Jan 22, 2021

Americana Bands Suddenly Back Singing About Farm Implements and Black Lung

Almost as quickly as they’d flipped the ideological switches 4 years ago, Americana artists this week returned to familiar pastures, turning their attentions from Donald Trump to subjects more native to the genre. Just like that, well-meaning but sometimes overwrought protest anthems were replaced by the sweet sounds of murder ballads and odes to ghost cowboys.

Some 35 new singles showed up in this writer’s Spotify Release Radar this morning from roots and folk artists, nary a one of them mentioning a “Cheeto” or border walls. Almost as if some dark cloud lifted from their minds, the lyrics of their songs suddenly saw tractors plowing the earth, drunks lamenting their lost loves, and coal miners praying for salvation on their death beds. 

Jason Isbell began work on his promised album of Georgia artist cover songs, even finding himself jovial enough to cover Charlie Daniels’ “A Few More Rednecks.”  BJ Barham of American Aquarium announced that his band was working on a new EP completely themed around North Carolina State’s signature wins in football (may have to be reduced to a single IMO). Even Will Hoge cracked a smile, vowing to release an album of songs about old pickup trucks and moonshining this March.

For his part, country and Americana legend Steve Earle was way ahead of the curve. “Oh I knew the emperor’s end was coming and it was time to get back to what we do best - and that’s singing about things from the 1950s as if they’re still relevant.” Indeed, Earle’s last 4 albums have been either covers or songs about trains, mining, and medicine show barkers.

At press time, producer Dave Cobb was booked from now until Labor Day 2023. Americana is healing. 

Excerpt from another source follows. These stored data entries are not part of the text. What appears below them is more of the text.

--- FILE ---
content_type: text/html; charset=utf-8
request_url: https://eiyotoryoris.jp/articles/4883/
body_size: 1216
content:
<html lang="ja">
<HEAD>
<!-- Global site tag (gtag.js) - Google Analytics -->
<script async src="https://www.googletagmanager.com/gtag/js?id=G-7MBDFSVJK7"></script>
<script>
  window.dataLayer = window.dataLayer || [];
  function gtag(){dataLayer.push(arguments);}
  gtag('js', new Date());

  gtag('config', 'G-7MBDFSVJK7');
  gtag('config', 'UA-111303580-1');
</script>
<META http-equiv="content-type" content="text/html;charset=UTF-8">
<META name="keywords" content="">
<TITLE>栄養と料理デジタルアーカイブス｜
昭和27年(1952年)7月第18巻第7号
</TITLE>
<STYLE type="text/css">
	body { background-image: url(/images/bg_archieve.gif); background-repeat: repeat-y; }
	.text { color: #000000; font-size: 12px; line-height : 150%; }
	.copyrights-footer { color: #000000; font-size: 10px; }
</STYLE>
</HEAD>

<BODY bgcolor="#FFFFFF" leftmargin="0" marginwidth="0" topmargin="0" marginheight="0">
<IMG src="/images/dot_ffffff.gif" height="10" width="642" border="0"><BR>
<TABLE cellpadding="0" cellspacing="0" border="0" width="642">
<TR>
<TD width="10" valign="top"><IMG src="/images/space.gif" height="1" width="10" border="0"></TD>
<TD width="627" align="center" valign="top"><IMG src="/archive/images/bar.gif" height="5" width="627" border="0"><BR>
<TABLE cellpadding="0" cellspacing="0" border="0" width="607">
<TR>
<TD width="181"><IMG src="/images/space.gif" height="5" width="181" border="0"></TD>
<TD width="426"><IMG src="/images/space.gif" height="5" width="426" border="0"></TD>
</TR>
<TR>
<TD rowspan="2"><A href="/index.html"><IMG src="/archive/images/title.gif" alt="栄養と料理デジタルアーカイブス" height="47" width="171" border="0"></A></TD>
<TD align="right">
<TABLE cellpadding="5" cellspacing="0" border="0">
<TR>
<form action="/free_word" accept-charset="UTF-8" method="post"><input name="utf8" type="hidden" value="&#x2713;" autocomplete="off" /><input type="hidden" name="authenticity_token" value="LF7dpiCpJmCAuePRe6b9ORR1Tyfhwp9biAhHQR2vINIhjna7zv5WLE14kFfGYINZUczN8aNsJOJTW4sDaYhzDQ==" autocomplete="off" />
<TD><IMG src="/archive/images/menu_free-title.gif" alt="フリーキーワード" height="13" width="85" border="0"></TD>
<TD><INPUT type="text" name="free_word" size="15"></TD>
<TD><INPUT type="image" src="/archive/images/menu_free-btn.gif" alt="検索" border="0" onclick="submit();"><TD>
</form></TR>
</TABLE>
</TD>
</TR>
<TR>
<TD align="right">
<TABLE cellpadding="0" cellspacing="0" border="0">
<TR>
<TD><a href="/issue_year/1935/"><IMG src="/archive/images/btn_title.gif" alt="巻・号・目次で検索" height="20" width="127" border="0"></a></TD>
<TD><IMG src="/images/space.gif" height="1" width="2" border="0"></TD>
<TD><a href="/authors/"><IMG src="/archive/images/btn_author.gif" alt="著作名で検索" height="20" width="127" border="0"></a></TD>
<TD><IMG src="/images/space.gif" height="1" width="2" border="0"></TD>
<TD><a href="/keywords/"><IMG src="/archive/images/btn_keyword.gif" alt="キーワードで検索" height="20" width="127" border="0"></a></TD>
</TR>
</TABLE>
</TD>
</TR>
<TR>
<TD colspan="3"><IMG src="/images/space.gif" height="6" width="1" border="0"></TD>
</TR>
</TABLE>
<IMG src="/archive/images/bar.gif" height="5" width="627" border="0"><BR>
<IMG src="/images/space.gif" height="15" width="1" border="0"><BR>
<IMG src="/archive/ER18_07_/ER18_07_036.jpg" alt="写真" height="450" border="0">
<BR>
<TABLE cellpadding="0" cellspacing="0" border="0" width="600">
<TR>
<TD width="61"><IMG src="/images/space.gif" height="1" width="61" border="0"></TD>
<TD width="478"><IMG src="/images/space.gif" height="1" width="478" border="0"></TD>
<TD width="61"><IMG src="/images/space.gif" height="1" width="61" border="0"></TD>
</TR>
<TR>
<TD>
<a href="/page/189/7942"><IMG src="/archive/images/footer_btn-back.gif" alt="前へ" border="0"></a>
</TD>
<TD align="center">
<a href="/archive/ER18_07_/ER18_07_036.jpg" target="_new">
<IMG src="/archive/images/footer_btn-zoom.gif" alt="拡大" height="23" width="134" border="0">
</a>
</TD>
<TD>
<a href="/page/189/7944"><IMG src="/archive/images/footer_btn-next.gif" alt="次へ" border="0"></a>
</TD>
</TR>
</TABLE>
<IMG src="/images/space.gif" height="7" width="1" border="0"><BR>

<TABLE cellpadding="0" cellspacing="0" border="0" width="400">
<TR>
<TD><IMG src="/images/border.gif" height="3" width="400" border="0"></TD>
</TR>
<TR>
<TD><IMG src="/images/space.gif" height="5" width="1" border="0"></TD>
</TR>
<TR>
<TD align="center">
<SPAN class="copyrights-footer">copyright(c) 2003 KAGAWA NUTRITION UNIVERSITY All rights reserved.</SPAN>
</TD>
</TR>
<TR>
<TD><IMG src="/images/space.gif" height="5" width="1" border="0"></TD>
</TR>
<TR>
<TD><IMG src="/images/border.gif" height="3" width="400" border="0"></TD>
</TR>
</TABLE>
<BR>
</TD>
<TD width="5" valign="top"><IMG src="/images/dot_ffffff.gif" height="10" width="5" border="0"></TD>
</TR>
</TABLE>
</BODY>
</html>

  1. Maybe the funniest thing I've read in a while, and that's even before I saw the Satire tag. I'm gonna be honest, I base a lot of media I consume these days on whether or not I know the person's politics, if I don't I'm all in, if I do I input everything into this little handy dandy equation: quality of product/intelligence of political take + deafness of take + cringe level, so for Sturgill: 100/(30+20+30)= 1.25, low but over 1, I'll listen but hold the right to skip any song I want, 2002 Toby Keith for example, 25/(95+80+100)= .090, yeah not a good score Toby, who am I kidding I wasn't listening anyway. It's not the person's politics that drives me nuts, it's either the smugness or stupidity in-which they deliver the politics, Jason Isbell and Toby Keith are on those opposite sides, both give me heartburn. I know a lot of it's just pandering, Toby had to show he's an American born shit kicker and Isbell want's to make sure you don't lump him in with those ignorant rednecks. Why can't everyone be like the Hagg and Cash, you still can't tell me which side of the isle those two were on, but I know what they stood for and it wasn't fixed to a specific party. Those 2 were able to sing about what mattered without condemning someone that may have had a different opinion. I enjoy that I have no idea what party guys like Jinks or Colter Wall subscribe too, maybe I'm deaf and if I am please don't tell me. Actually there's a lot of the "real country" singers who I don't have a clue who they voted for. I take that back, Chris Knight voted to burn it all down. That I'm sure of.

  2. Well said, and thanks! I don't necessarily have a formula - I just know when political songs don't appeal to me and when they do, but yeah, cringe level has a lot to do with it. Isbell skirts the line a bit, but I still enjoy his work ...just not all of it.